Afin de remédier au problème, la Croix-Rouge a distribué des machines automatiques à tricoter et 10 livres de laine à des familles canadiennes.

« Les compagnies [de textile] ne fournissaient pas à créer des bas pour les soldats [...] Là, les groupes de femmes se sont mis ensemble.  »

— Une citation de  Colette Séguin

La machine leur était donnée à condition que la personne s’engage à fabriquer 80 paires de bas par mois.

Une machine à tricoter des bas.

La machine témoigne de son époque en soulignant le jubilé de la reine Victoria, dans le coin supérieur droit.

Photo : Radio-Canada / Jimmy Chabot

Pendant la Deuxième Guerre mondiale, l’armée les a reprises pour les envoyer à la fonderie et les transformer en armes. Rares, sont-elles aujourd’hui, jure Mme Séguin.

Il en reste très peu, surtout celles qui viennent d’Europe. Les machines européennes se différencient par bien des caractéristiques comme elles sont fabriquées en fer, tandis que les machines fabriquées en Amérique du Nord ont été faites en aluminium.

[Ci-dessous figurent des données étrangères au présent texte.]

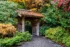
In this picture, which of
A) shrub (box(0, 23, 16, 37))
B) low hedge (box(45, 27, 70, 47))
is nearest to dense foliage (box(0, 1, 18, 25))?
shrub (box(0, 23, 16, 37))

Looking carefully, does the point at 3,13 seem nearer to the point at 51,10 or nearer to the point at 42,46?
the point at 42,46

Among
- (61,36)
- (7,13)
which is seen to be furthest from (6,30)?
(61,36)

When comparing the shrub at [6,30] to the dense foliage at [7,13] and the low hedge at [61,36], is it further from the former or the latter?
the low hedge at [61,36]

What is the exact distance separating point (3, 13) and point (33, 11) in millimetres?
5907

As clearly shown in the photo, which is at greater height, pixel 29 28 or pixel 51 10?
pixel 51 10

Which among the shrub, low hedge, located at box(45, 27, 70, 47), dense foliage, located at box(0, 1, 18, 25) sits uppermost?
dense foliage, located at box(0, 1, 18, 25)

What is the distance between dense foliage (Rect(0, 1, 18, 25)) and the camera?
1825cm

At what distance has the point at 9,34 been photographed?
1633 centimetres

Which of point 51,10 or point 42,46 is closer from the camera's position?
point 42,46

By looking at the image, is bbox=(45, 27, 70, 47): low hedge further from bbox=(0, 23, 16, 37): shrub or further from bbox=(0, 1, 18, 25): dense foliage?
bbox=(0, 23, 16, 37): shrub

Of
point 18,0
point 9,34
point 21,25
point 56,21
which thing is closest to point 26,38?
point 9,34

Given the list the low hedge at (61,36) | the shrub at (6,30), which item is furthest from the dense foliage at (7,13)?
the low hedge at (61,36)

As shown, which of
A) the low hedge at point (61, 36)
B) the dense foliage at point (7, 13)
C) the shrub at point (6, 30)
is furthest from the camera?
the dense foliage at point (7, 13)

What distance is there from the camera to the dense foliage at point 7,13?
719 inches
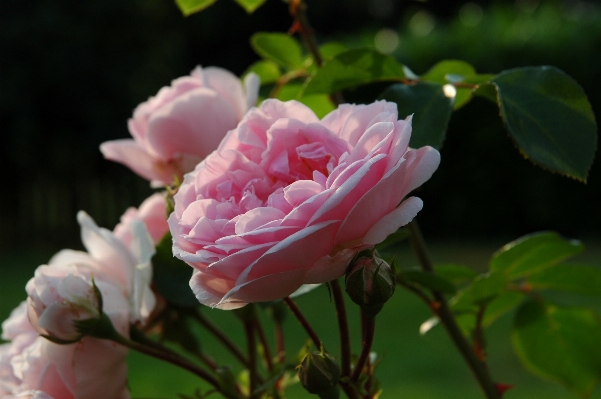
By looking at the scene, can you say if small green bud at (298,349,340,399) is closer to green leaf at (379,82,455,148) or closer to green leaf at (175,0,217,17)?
green leaf at (379,82,455,148)

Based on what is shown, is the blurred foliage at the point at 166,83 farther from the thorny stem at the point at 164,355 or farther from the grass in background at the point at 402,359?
the thorny stem at the point at 164,355

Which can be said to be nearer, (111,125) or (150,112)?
(150,112)

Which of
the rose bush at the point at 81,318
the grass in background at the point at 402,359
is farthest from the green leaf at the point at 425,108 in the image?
the grass in background at the point at 402,359

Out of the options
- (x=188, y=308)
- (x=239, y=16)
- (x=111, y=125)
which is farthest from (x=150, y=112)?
(x=239, y=16)

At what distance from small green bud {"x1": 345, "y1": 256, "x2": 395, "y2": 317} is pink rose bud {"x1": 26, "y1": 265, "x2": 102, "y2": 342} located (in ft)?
0.50

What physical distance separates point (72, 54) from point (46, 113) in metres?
0.53

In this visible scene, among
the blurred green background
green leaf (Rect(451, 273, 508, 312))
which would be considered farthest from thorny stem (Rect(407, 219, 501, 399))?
the blurred green background

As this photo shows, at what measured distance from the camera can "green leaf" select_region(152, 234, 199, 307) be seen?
430 millimetres

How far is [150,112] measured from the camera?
0.45 m

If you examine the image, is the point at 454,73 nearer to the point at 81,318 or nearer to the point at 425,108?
the point at 425,108

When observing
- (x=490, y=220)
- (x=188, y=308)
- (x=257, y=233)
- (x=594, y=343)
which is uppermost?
(x=257, y=233)

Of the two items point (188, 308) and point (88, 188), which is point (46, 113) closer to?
point (88, 188)

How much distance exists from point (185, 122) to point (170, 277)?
0.09 metres

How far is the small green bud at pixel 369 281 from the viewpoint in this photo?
28cm
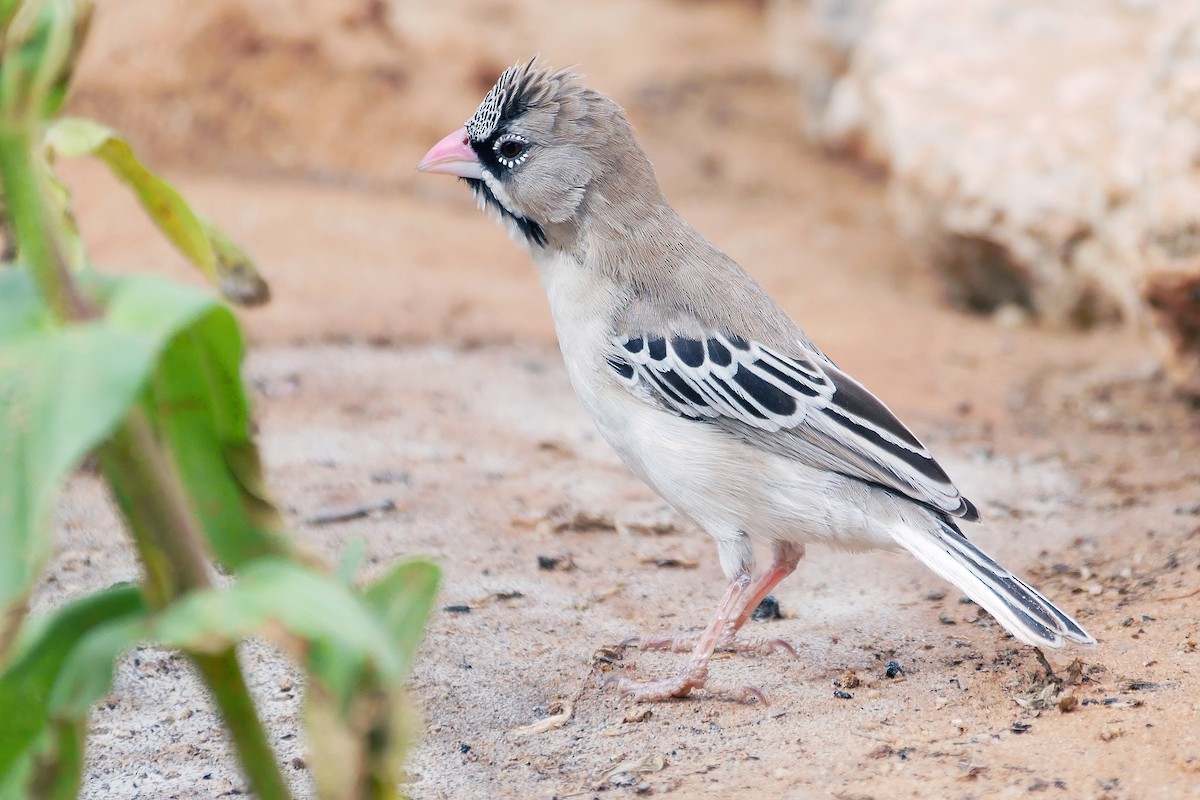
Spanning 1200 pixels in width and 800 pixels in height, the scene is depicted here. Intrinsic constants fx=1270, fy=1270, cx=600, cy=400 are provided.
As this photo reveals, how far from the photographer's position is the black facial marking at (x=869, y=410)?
4.33 meters

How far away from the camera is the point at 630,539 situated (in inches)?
219

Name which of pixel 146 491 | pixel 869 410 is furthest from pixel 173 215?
pixel 869 410

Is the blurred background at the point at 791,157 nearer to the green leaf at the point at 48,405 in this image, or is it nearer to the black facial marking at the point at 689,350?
the black facial marking at the point at 689,350

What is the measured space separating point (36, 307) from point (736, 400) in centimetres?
265

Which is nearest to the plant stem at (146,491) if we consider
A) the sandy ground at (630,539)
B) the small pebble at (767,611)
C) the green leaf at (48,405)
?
the green leaf at (48,405)

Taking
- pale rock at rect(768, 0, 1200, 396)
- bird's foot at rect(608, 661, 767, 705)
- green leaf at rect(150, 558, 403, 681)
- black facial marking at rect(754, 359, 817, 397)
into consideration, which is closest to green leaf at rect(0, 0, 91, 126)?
green leaf at rect(150, 558, 403, 681)

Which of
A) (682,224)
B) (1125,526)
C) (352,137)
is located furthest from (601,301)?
(352,137)

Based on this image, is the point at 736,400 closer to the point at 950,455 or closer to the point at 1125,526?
the point at 1125,526

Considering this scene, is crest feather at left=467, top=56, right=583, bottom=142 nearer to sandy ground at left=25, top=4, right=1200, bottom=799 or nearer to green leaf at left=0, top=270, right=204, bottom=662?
sandy ground at left=25, top=4, right=1200, bottom=799

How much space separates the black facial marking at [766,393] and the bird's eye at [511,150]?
1.20 metres

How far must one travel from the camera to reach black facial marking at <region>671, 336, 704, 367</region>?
4441 mm

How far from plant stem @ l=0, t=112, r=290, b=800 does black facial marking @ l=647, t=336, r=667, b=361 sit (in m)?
2.33

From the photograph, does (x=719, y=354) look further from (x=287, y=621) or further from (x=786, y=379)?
(x=287, y=621)

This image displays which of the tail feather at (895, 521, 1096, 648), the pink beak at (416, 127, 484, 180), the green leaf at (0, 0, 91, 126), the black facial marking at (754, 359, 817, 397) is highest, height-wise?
the green leaf at (0, 0, 91, 126)
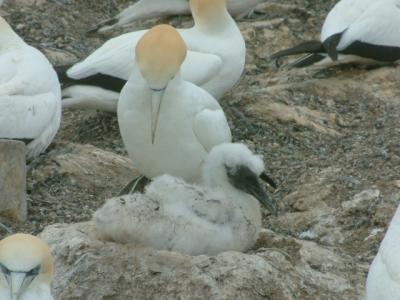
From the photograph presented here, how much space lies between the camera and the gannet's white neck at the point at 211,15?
942cm

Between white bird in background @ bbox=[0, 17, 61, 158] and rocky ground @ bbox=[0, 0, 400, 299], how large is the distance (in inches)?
7.4

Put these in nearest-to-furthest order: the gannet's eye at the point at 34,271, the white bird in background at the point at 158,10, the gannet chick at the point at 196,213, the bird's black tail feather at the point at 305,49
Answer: the gannet's eye at the point at 34,271, the gannet chick at the point at 196,213, the bird's black tail feather at the point at 305,49, the white bird in background at the point at 158,10

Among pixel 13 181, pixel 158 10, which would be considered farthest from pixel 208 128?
pixel 158 10

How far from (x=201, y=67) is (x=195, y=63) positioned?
4 centimetres

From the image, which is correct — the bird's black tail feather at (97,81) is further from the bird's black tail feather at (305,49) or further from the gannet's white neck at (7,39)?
the bird's black tail feather at (305,49)

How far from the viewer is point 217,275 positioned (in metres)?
6.36

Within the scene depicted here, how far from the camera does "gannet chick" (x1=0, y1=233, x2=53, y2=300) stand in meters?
5.65

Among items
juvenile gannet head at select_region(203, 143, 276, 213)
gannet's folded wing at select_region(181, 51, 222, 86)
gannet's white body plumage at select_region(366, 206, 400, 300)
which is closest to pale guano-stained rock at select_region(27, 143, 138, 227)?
gannet's folded wing at select_region(181, 51, 222, 86)

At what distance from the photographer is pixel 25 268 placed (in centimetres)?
570

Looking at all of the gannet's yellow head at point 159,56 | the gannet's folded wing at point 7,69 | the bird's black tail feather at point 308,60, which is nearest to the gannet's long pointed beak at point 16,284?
the gannet's yellow head at point 159,56

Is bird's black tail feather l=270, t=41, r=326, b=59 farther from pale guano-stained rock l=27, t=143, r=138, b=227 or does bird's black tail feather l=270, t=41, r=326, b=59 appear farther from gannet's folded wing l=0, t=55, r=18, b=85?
gannet's folded wing l=0, t=55, r=18, b=85

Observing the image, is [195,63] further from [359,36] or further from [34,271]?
[34,271]

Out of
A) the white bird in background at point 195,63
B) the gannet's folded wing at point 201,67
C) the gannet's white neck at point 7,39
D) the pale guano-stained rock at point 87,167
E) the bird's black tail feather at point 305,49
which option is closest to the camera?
the pale guano-stained rock at point 87,167

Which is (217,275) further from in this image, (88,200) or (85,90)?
(85,90)
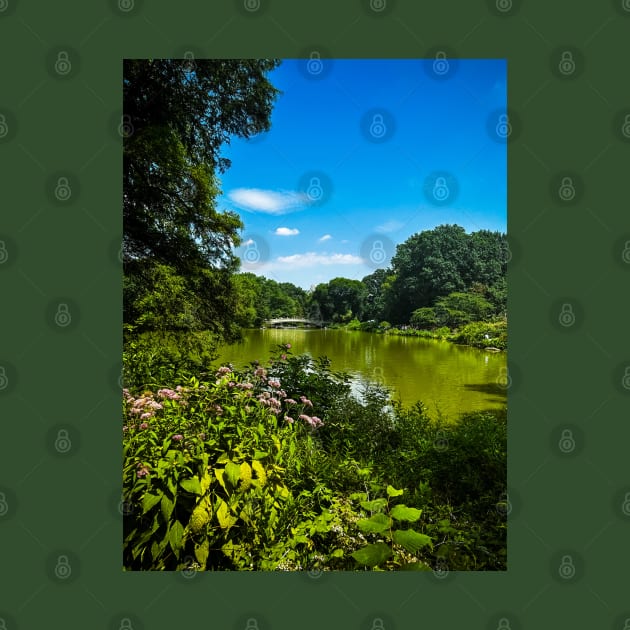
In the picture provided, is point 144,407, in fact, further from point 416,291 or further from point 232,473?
point 416,291

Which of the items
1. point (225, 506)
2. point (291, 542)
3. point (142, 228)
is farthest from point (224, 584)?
point (142, 228)

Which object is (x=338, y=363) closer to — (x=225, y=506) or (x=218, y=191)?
(x=218, y=191)

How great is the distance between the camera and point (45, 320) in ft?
6.03

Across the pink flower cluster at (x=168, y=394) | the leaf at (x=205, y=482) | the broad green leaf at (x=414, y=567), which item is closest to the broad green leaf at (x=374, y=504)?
the broad green leaf at (x=414, y=567)

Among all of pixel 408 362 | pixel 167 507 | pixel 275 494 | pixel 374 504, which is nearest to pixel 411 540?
pixel 374 504

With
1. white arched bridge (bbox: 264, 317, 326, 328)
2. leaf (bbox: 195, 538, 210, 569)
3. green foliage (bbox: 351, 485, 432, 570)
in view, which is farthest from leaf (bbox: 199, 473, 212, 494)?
white arched bridge (bbox: 264, 317, 326, 328)

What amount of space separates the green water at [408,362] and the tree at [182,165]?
0.97 meters

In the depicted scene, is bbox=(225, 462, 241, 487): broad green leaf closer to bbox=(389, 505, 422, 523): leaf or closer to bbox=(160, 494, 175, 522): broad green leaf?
bbox=(160, 494, 175, 522): broad green leaf

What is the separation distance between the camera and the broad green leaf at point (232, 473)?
1515mm

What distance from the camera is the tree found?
249cm

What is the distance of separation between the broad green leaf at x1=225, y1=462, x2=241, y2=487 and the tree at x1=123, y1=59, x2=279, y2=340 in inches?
80.7

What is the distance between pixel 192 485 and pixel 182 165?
2.44 metres

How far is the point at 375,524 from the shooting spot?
179 centimetres

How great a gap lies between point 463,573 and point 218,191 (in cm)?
326
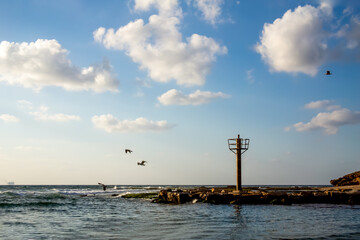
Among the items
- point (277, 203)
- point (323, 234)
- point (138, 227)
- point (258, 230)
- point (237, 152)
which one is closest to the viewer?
point (323, 234)

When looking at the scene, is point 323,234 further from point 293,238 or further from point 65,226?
point 65,226

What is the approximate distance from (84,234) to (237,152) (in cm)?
2317

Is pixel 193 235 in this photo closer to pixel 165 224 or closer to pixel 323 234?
pixel 165 224

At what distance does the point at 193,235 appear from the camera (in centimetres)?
1523

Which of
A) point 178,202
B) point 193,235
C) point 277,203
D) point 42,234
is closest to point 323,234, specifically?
point 193,235

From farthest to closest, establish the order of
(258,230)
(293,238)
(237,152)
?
1. (237,152)
2. (258,230)
3. (293,238)

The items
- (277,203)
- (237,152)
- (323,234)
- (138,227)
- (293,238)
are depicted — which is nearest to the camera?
(293,238)

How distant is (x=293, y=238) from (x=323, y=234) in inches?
88.1

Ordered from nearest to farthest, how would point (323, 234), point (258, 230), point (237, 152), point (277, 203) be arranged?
point (323, 234)
point (258, 230)
point (277, 203)
point (237, 152)

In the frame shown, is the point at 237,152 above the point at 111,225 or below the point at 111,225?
above

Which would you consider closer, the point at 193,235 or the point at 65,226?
the point at 193,235

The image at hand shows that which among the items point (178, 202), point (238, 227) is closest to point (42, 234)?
point (238, 227)

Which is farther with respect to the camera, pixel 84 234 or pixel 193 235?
pixel 84 234

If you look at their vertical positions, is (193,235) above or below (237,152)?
below
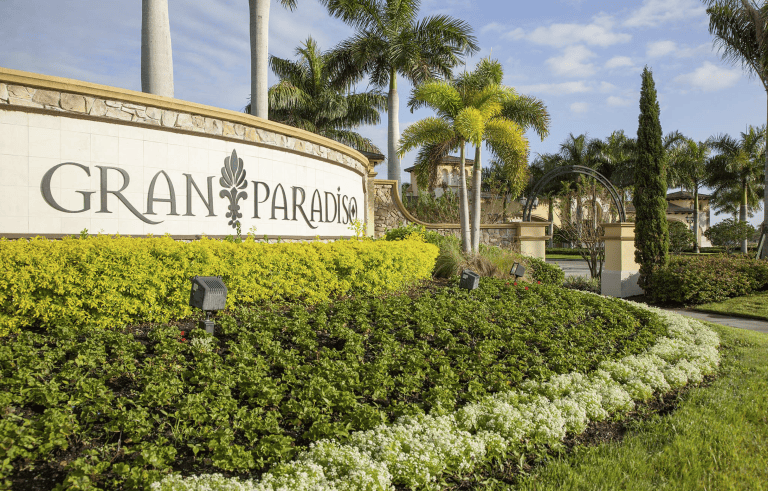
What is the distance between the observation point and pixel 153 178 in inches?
263

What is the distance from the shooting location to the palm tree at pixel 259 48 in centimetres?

Elles sont moins résistantes, fonctionnent moins bien à l’humidité ou au froid.

Un trésor national qui suscite les regards

Dans l’atelier de sa résidence nord-ontarienne, Colette Séguin s'assure de bien huiler le mécanisme, manipule 84 aiguilles disposées en cercle, passe sa bobine de fil, pour ensuite tourner la manivelle. Plus vite elle la fait tourner, plus vite elle tricote.

Avant, faire une paire de chaussettes manuellement avec les quatre aiguilles lui demandait une semaine. Maintenant, une quarantaine de minutes sont suffisantes.

La Franco-Ontarienne, qui a grandi sur une ferme à Earlton, a découvert cette machine un peu par hasard, en faisant des recherches sur YouTube.

Une femme fait un bas.

Colette Séguin a modifié sa machine pour la rendre au goût du jour et utiliser notamment ses bobines de fil imprimé à l'aide de son imprimante 3D.

Photo : Radio-Canada / Jimmy Chabot

Un coup de foudre instantané, j’en voulais une. Le défi fut de mettre la main sur l'une d'entre elles.

Très difficile d’en trouver, assure-t-elle, les quelques-unes que je pouvais trouver étaient très coûteuses.

Colette Séguin a poursuivi ses recherches, en trouvant une sur un site de petites annonces à Timmins.

Depuis son achat, elle ne l’a jamais sortie en public, mais l’artéfact suscite les regards de son entourage, autant parmi les hommes que les femmes.

Des bas en exposition.

Colette Séguin a même fait des bas au couleur du canton de Moonbeam pour leur centenaire.

Photo : Radio-Canada / Jimmy Chabot

Ça intéresse beaucoup les hommes parce qu’eux même peuvent tricoter des bas et voir tout le système derrière le mécanisme, tandis que les femmes sont plus intéressées par le produit et la vitesse à laquelle on peut faire des bas, fait-elle valoir.

Sa machine lui apporte la joie de créer quelque chose que les gens aiment. Il est hors de question de faire don de sa machine à un musée pour qu'elle soit déposée dans un présentoir.

Colette se donne comme mission de faire fonctionner la machine à vive allure pour réchauffer les gens.